▶ [Information provided]:
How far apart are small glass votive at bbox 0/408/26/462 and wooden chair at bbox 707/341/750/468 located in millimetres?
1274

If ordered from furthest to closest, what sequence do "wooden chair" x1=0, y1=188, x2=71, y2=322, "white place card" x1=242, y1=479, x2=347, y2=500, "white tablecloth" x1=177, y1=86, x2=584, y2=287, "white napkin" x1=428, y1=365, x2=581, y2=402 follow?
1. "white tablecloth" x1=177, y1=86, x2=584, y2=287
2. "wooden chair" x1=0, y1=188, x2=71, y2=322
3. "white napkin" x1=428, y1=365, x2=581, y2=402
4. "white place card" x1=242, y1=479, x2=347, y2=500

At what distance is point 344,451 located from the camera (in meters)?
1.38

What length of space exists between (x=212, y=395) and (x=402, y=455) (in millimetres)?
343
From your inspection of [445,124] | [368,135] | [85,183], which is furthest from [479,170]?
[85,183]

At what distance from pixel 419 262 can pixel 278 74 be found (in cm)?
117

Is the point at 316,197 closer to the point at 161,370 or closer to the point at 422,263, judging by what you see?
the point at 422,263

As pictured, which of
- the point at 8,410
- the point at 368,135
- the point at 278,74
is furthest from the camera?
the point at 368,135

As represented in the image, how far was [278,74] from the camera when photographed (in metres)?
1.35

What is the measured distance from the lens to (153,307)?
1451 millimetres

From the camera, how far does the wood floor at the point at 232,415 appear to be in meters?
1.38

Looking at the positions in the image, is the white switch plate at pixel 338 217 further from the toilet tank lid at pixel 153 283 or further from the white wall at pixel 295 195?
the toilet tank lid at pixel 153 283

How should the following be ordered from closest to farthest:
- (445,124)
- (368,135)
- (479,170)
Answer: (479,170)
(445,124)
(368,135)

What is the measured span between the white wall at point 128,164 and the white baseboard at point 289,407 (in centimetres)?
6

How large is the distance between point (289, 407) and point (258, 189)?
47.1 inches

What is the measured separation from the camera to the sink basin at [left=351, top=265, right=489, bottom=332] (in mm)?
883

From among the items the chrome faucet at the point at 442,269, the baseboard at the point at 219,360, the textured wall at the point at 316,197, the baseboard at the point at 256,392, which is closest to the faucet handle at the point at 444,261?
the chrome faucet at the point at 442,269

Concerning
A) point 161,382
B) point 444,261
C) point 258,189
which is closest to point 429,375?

* * *

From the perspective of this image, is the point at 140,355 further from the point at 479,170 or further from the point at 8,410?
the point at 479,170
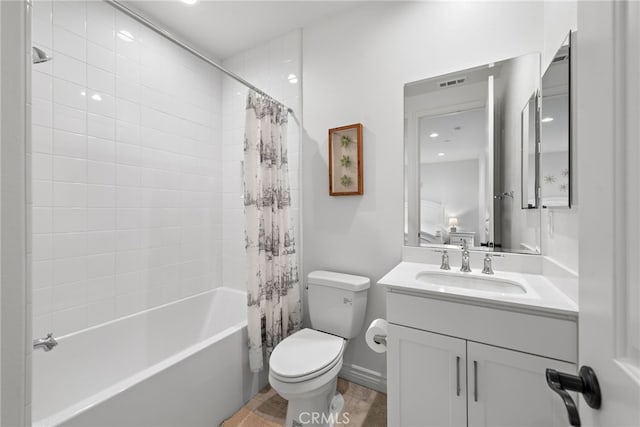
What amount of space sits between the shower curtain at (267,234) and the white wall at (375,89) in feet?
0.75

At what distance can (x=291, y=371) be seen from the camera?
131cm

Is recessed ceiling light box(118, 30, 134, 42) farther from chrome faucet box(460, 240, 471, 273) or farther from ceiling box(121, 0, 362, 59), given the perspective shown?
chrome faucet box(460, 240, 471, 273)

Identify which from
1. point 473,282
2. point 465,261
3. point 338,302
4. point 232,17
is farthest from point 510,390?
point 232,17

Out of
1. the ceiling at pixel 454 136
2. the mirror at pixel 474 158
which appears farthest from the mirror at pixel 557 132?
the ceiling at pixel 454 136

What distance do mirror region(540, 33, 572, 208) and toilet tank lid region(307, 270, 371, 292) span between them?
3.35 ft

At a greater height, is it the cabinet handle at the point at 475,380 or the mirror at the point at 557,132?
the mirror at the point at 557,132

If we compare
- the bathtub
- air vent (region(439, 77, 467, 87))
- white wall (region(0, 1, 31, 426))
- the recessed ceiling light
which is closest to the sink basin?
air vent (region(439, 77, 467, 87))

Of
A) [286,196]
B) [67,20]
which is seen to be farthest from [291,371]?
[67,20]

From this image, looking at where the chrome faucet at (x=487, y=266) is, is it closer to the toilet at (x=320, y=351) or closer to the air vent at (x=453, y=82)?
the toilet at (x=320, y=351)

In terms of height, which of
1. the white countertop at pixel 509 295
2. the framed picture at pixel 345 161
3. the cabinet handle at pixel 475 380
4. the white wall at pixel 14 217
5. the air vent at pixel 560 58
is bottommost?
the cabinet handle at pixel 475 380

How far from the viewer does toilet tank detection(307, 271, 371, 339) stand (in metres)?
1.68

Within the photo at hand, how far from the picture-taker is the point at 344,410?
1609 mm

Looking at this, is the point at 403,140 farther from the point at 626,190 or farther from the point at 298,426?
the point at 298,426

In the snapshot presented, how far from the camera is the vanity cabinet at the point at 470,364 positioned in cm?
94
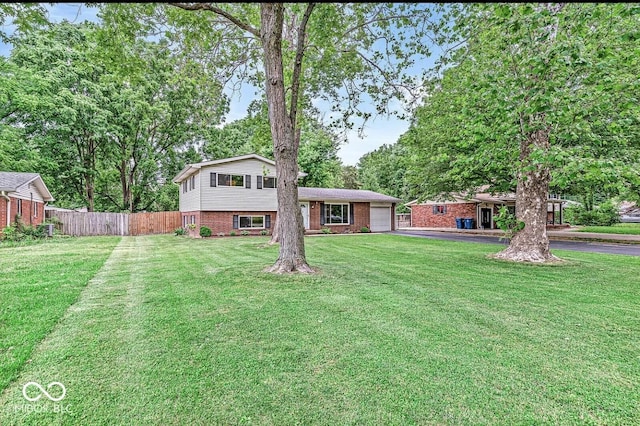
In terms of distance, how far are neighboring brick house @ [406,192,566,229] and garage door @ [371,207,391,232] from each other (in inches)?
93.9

...

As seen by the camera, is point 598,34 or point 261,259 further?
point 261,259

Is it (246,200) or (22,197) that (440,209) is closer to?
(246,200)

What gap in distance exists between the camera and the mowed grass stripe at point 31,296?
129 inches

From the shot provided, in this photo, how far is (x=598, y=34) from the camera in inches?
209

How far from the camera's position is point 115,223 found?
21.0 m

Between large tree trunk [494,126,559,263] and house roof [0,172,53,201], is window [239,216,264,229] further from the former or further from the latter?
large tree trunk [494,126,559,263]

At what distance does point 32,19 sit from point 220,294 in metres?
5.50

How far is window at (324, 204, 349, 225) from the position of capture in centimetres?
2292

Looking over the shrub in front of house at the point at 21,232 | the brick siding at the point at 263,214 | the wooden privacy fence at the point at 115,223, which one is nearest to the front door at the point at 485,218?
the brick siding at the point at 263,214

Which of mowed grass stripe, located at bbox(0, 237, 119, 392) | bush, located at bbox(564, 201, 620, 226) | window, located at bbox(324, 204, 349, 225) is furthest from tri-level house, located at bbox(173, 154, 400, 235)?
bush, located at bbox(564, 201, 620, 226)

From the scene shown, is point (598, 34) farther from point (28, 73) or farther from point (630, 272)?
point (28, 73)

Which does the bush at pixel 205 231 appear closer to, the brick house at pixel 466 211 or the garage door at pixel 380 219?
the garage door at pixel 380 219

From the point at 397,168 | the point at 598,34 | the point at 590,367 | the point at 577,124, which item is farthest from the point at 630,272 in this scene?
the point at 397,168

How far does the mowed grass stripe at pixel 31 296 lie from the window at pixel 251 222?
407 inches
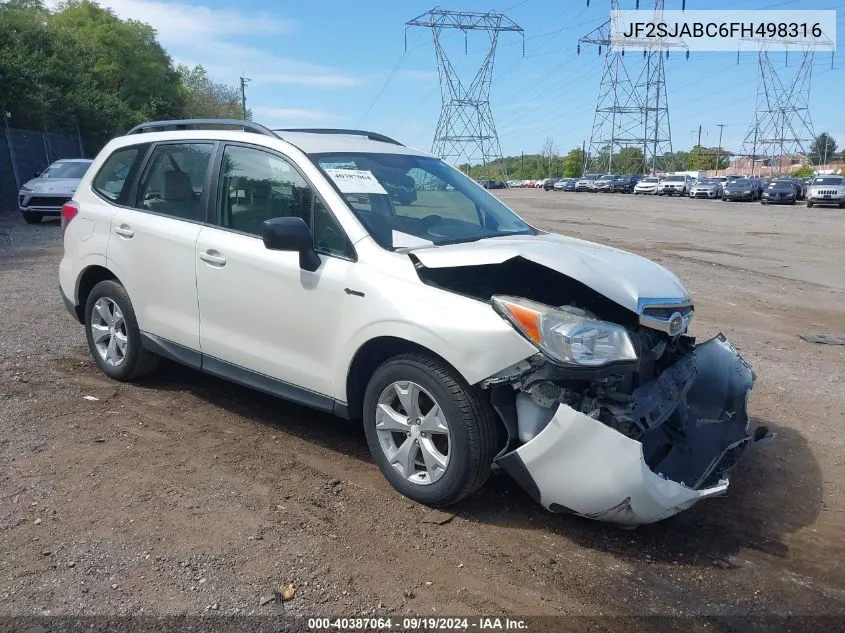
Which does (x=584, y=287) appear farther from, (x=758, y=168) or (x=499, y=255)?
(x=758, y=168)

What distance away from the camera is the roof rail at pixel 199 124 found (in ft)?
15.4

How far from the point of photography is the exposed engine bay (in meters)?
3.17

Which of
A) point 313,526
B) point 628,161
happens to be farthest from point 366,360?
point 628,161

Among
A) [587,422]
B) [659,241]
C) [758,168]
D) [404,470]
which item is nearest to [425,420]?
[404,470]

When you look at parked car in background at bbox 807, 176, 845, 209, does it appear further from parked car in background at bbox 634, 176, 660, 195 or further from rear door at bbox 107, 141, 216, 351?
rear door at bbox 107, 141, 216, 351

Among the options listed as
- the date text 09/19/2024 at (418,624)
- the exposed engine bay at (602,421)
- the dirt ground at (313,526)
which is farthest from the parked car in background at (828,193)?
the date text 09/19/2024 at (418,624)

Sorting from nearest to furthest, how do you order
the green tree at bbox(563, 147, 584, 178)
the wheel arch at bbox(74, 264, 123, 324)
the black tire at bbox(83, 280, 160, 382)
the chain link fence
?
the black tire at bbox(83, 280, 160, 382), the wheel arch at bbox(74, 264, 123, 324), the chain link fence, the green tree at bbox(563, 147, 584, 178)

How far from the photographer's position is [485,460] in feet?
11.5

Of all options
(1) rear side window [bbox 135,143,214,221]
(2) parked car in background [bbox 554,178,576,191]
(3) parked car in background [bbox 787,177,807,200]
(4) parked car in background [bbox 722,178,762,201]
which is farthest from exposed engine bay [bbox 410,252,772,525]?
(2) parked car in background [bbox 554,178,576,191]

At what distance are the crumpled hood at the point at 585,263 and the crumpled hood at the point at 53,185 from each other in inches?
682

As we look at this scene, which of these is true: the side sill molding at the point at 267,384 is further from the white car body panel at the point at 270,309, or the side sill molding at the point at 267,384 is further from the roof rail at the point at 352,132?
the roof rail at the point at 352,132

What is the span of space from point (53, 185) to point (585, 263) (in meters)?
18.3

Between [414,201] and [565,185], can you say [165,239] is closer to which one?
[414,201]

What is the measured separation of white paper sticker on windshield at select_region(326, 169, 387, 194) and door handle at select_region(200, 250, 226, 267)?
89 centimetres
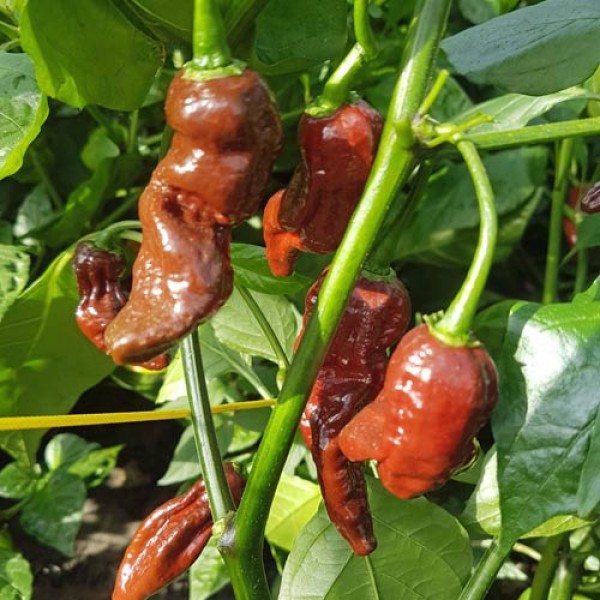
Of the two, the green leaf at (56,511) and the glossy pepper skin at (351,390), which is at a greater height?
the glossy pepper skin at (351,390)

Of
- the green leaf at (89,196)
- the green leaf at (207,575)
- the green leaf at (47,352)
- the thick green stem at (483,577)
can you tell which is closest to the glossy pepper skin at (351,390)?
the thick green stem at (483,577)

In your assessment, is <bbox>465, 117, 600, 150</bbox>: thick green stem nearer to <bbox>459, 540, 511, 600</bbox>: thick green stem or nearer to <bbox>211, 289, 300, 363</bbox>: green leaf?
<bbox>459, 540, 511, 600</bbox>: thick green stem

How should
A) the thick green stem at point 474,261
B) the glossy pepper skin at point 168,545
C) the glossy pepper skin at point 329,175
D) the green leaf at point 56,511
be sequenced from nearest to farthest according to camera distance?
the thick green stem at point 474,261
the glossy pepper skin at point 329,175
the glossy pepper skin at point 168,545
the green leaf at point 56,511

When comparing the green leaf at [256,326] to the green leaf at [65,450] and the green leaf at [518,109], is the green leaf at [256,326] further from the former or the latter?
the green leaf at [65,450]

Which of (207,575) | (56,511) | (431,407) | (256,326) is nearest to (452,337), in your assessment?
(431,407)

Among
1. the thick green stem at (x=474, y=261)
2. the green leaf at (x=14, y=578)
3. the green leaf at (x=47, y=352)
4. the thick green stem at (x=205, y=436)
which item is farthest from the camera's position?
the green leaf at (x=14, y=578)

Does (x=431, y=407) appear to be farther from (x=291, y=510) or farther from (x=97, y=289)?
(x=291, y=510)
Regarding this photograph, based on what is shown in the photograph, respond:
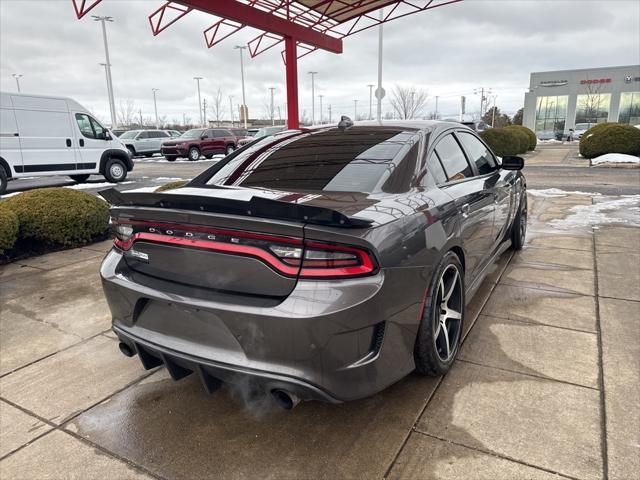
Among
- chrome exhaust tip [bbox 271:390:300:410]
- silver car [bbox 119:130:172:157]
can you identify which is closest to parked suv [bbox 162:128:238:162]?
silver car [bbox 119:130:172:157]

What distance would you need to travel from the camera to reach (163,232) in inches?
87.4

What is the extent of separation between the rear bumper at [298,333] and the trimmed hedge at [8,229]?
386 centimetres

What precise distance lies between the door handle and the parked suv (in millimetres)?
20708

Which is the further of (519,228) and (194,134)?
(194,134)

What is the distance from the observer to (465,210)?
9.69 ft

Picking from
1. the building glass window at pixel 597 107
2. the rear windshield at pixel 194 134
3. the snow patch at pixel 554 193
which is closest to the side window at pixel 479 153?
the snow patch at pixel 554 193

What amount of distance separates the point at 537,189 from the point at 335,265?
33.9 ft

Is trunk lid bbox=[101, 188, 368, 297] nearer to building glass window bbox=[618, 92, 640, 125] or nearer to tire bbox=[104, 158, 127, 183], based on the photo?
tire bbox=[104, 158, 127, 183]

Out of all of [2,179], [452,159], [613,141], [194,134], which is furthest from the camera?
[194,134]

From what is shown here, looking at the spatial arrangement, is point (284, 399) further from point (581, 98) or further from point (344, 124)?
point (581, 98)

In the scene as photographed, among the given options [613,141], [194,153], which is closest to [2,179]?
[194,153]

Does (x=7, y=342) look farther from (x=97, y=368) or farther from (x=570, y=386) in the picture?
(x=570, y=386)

▶ [Given instruction]: List every line above that contains the word "options", reproducing each such line in full.

▶ [Answer]:
Among the options listed as
Of all options
In the scene as photographed, among the given options [613,141], [194,153], which is closest to [2,179]?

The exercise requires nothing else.